Access to projects has already shrunk dramatically as U.S. bases close and troops leave, taking security and medical support with them.
Only about 45 percent of the country is currently safe for U.S. civilian oversight personnel, according to a letter from the top U.S. watchdog in Afghanistan to the State Department, U.S. Agency for International Development and Department of Defense.
"It is clear that everyone working in Afghanistan, including SIGAR, will struggle to continue providing the direct U.S. civilian oversight that is needed in Afghanistan," wrote Special Inspector General for Afghan Reconstruction John F. Sopko.
So far in 2013, Sopko said SIGAR staff members were unable to visit the sites of projects worth $72 million because of security issues. Oversight personnel and contracting officers have also been unable to monitor their projects outside the limited safe areas.
SIGAR identified "oversight bubbles" where U.S. presence will allow agencies to visit project sites, but outside those bubbles, agencies will have to get creative to keep contractors accountable.
Inadequate oversight wastes money on projects that fall behind schedule, rack up excessive costs from unmonitored contractors, or are so poorly built they're nearly unusable.

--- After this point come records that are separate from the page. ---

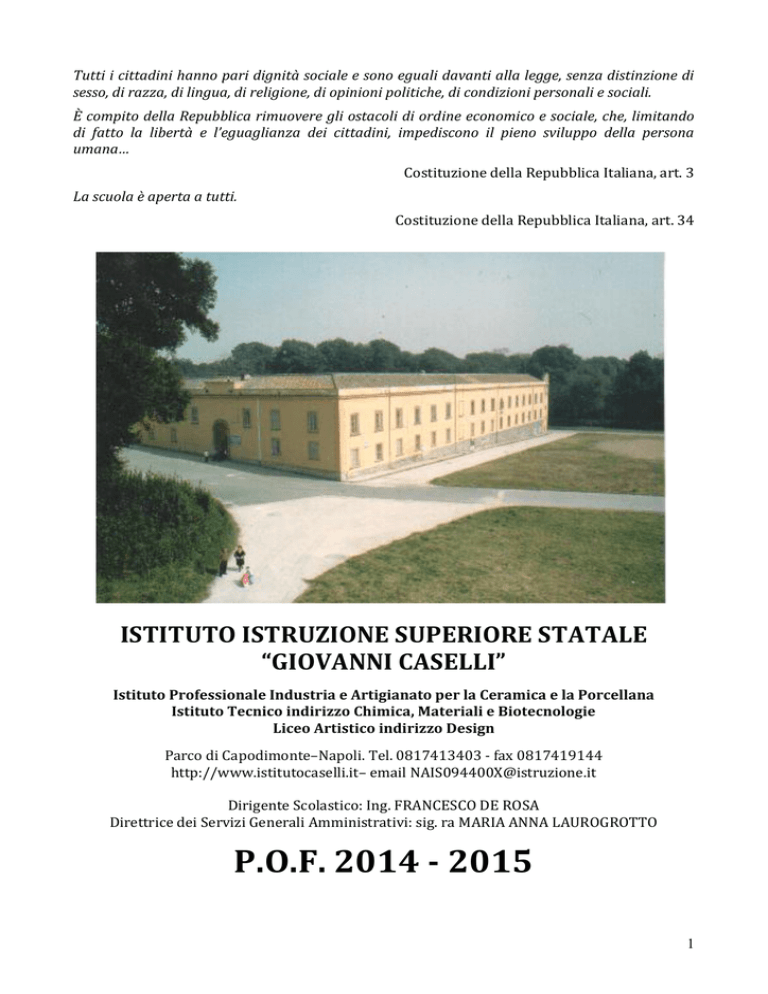 Tutti i cittadini hanno pari dignità sociale e sono eguali davanti alla legge, senza distinzione di sesso, di razza, di lingua, di religione, di opinioni politiche, di condizioni personali e sociali.
È compito della Repubblica rimuovere gli ostacoli di ordine economico e sociale, che, limitando di fatto la libertà e l'eguaglianza dei cittadini, impediscono il pieno sviluppo della persona umana…

Costituzione della Repubblica Italiana, art. 3

La scuola è aperta a tutti.

Costituzione della Repubblica Italiana, art. 34

ISTITUTO ISTRUZIONE SUPERIORE STATALE
"GIOVANNI CASELLI"

Istituto Professionale Industria e Artigianato per la Ceramica e la Porcellana
Istituto Tecnico indirizzo Chimica, Materiali e Biotecnologie
Liceo Artistico indirizzo Design

Parco di Capodimonte–Napoli. Tel. 0817413403 - fax 0817419144
http://www.istitutocaselli.it– email NAIS094400X@istruzione.it

Dirigente Scolastico: Ing. FRANCESCO DE ROSA
Direttrice dei Servizi Generali Amministrativi: sig. ra MARIA ANNA LAUROGROTTO

P.O.F. 2014 - 2015

1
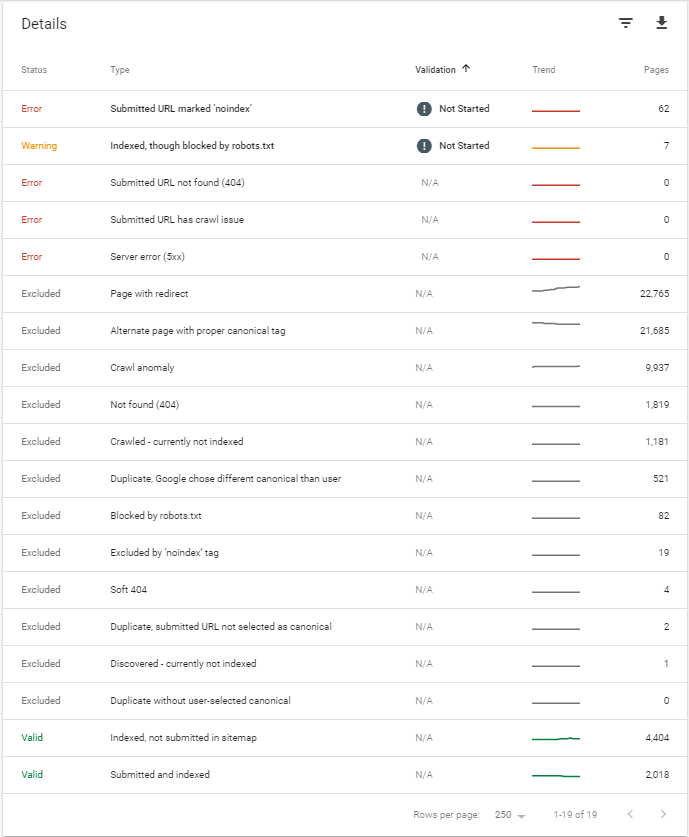 Details

| Status | Type | Validation ↑ | Trend | Pages |
|---|---|---|---|---|
| Error | Submitted URL marked 'noindex' | Not Started | | 62 |
| Warning | Indexed, though blocked by robots.txt | Not Started | | 7 |
| Error | Submitted URL not found (404) | N/A | | 0 |
| Error | Submitted URL has crawl issue | N/A | | 0 |
| Error | Server error (5xx) | N/A | | 0 |
| Excluded | Page with redirect | N/A | | 22,765 |
| Excluded | Alternate page with proper canonical tag | N/A | | 21,685 |
| Excluded | Crawl anomaly | N/A | | 9,937 |
| Excluded | Not found (404) | N/A | | 1,819 |
| Excluded | Crawled - currently not indexed | N/A | | 1,181 |
| Excluded | Duplicate, Google chose different canonical than user | N/A | | 521 |
| Excluded | Blocked by robots.txt | N/A | | 82 |
| Excluded | Excluded by 'noindex' tag | N/A | | 19 |
| Excluded | Soft 404 | N/A | | 4 |
| Excluded | Duplicate, submitted URL not selected as canonical | N/A | | 2 |
| Excluded | Discovered - currently not indexed | N/A | | 1 |
| Excluded | Duplicate without user-selected canonical | N/A | | 0 |
| Valid | Indexed, not submitted in sitemap | N/A | | 4,404 |
| Valid | Submitted and indexed | N/A | | 2,018 |

Rows per page: 250 1-19 of 19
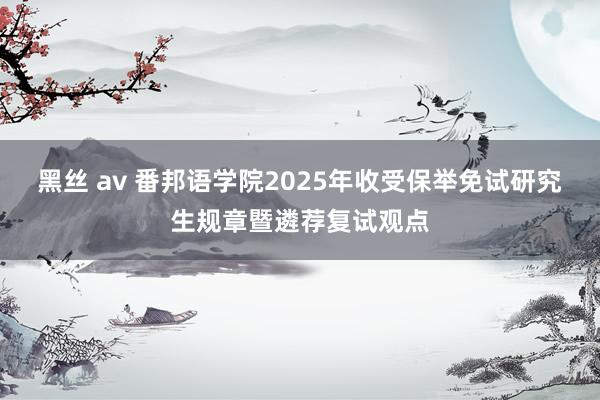 黑丝 av 番邦语学院2025年收受保举免试研究生规章暨遴荐复试观点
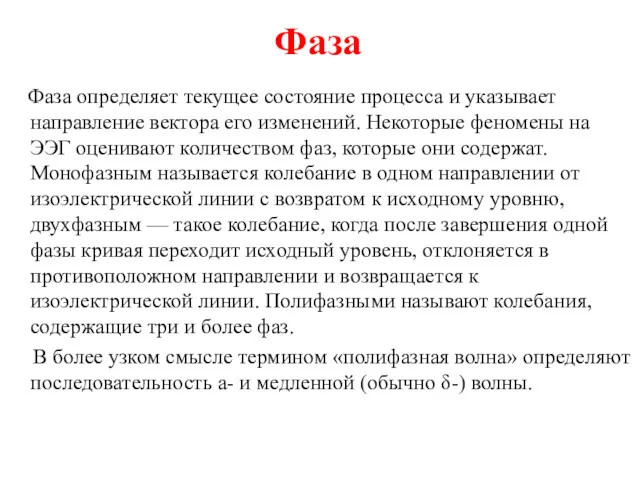 Фаза

Фаза определяет текущее состояние процесса и указывает направление вектора его изменений. Некоторые феномены на ЭЭГ оценивают количеством фаз, которые они содержат. Монофазным называется колебание в одном направлении от изоэлектрической линии с возвратом к исходному уровню, двухфазным — такое колебание, когда после завершения одной фазы кривая переходит исходный уровень, отклоняется в противоположном направлении и возвращается к изоэлектрической линии. Полифазными называют колебания, содержащие три и более фаз.

В более узком смысле термином «полифазная волна» определяют последовательность а- и медленной (обычно δ-) волны.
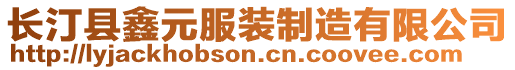 长汀县鑫元服装制造有限公司
http://lyjackhobson.cn.coovee.com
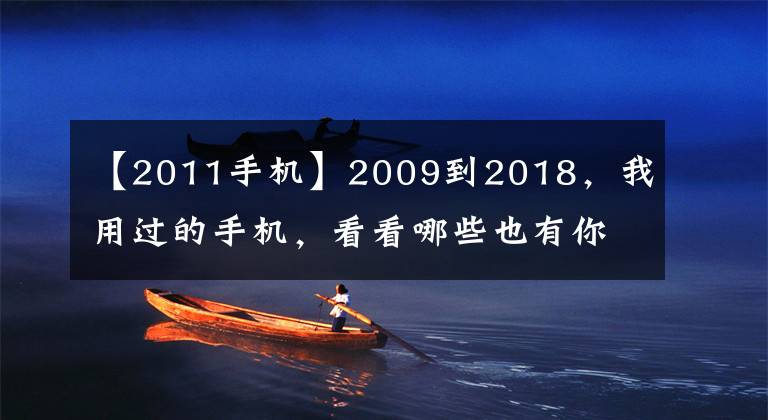 【2011手机】2009到2018，我用过的手机，看看哪些也有你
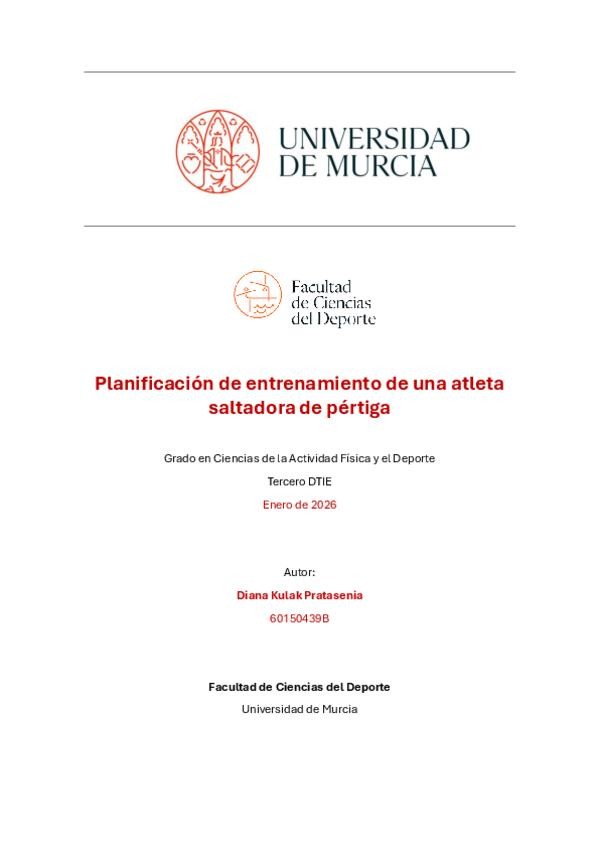 UNIVERSIDAD
DE MURCIA

Facultad
de Ciencias
del Deporte

Planificación de entrenamiento de una atleta saltadora de pértiga

Grado en Ciencias de la Actividad Física y el Deporte

Tercero DTIE

Enero de 2026

Autor:

Diana Kulak Pratasenia

60150439B

Facultad de Ciencias del Deporte

Universidad de Murcia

By the end of 2014, the safe areas will include parts of Kabul, Kandahar, Balkh and Herat and Helmand provinces, or only about 20 percent of the country, according to a map obtained by The Washington Examiner. And that's the best-case scenario, according to SIGAR.
"We have also been told by State Department officials that this projection may be optimistic, especially if the security situation does not improve," Sopko wrote.
USAID told SIGAR it plans to try using third-party monitors of its project contractors, a plan the inspector general said it will investigate to be sure it actually works.
A spokesman for the State Department said officials there are exploring how to grow oversight bubbles by periodically sending security and medical personnel to the edges of accessible regions.
"Even if these alternative means are used to oversee reconstruction sites, direct oversight of reconstruction programs in much of Afghanistan will become prohibitively hazardous or impossible as U.S. military units are withdrawn, coalition bases are closed, and civilian reconstruction offices in the field are closed," Sopko said.
The IG asked each agency to respond with details about its plans for post-drawdown oversight, including information on lessons from Iraq and Pakistan the agencies can apply to Afghanistan; how many major projects, costing more than $5 million, they will have outside safe areas; and their specific plans for monitoring those projects and any third-party oversight personnel they use.